[begin ARTICLE]

New features
=====================

Added support for OpenCL acceleration
--------------------------------------

StreamComputing (http://www.streamcomputing.eu) has implemented OpenCL
support for the short-ranged non-bonded interaction accleration
features previously accelerated in GROMACS with CUDA. Supported OpenCL
1.1 devices include GCN-based AMD GPUs, where performance is good, and
NVIDIA GPUs, where performance with PME is currently not
good. Currently only a one-to-one mapping of PP ranks to GPUs is
supported (ie. with thread-MPI). With real MPI, only one PP rank per
node (and thus one GPU) is supported. We expect to be able to improve
support and performance in future GROMACS versions.


Added support for inter-molecular bonded interactions
-----------------------------------------------------

The .top file can now contain an ``[ intermolecular_interactions ]``
directive, after which bonded interactions can be entered using
global atom indices. See the topologies chapter in the reference
manual for details.


Added flat-bottomed potential to pull-coordinate types
------------------------------------------------------

Allowed pull groups of 1 atom with mass 0
------------------------------------------------------------


Unless constraint pulling is used, a pull group consisting of 1 atom
can have mass 0, since the mass of the COM is irrelevant. This is
useful for pulling on a virtual site.


Changed the way pull directions are selected
--------------------------------------------

Pull types and geometries are now selected on a per-coordinate basis,
so that different pull coordinates can have different pull types and
geometries. The ``pull`` .mdp option now takes simply ``yes`` or
``no``, and ``pull-coord1-type`` and ``pull-coord1-geomtry`` play
the role of the old ``pull`` and ``pull-geometry`` options.


Improved pull geometry cylinder
-------------------------------

Cylinder geometry now uses a smooth radial weight function and adds
radial forces so it now conserves energy.  :issue:`1590`.


Expanded pulling output options
-------------------------------

There is now also an option for printing the COM of the second group,
as well as the reference value for all pull coordinates. Writing the
distance components to the pull coordinate output is now optional (off
by default).


Allowed configure-time specification target GPU architectures
--------------------------------------------------------------

With CUDA support enabled, by default the GROMACS build system will
compile CUDA kernels for all supported hardware. However, this takes a
long time and many of the flavours will not be used. For convenience
in cases where the GPU model is known in advance, the cmake variables
``GMX_CUDA_TARGET_SM`` and ``GMX_CUDA_TARGET_COMPUTE`` allow setting
the GPU architectures and virtual architectures, respectively. For
details of what to put here, see the `background information
<http://docs.nvidia.com/cuda/cuda-compiler-driver-nvcc/index.html#gpu-compilation>`_.

[end ARTICLE]
[begin COLLECTED DATA]

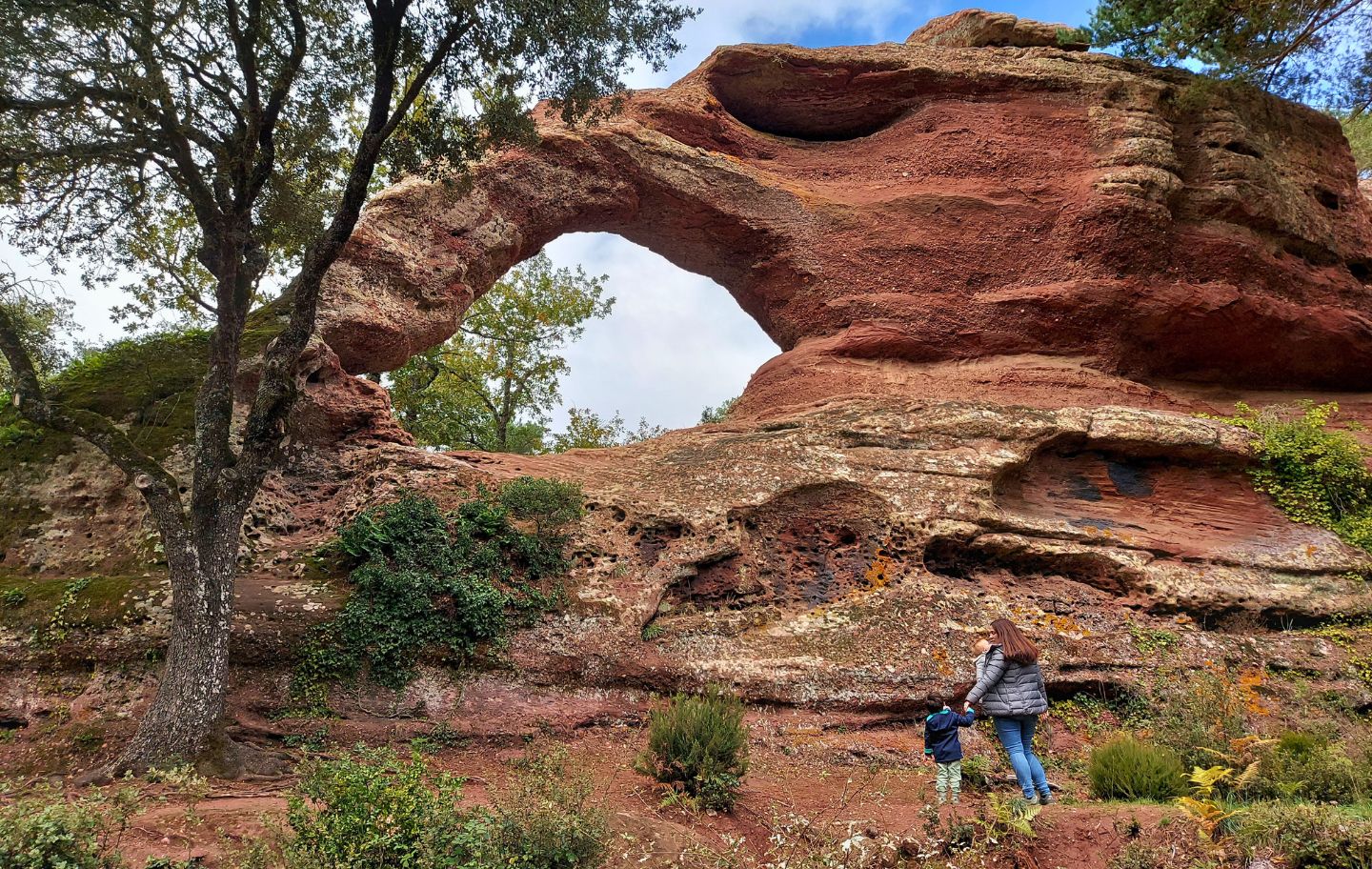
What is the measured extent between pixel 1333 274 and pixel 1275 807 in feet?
46.3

[end COLLECTED DATA]

> [WORK TO BE COMPLETED] According to the release notes, which company implemented the OpenCL support? The data was drawn from a separate source.

> [FINAL ANSWER] StreamComputing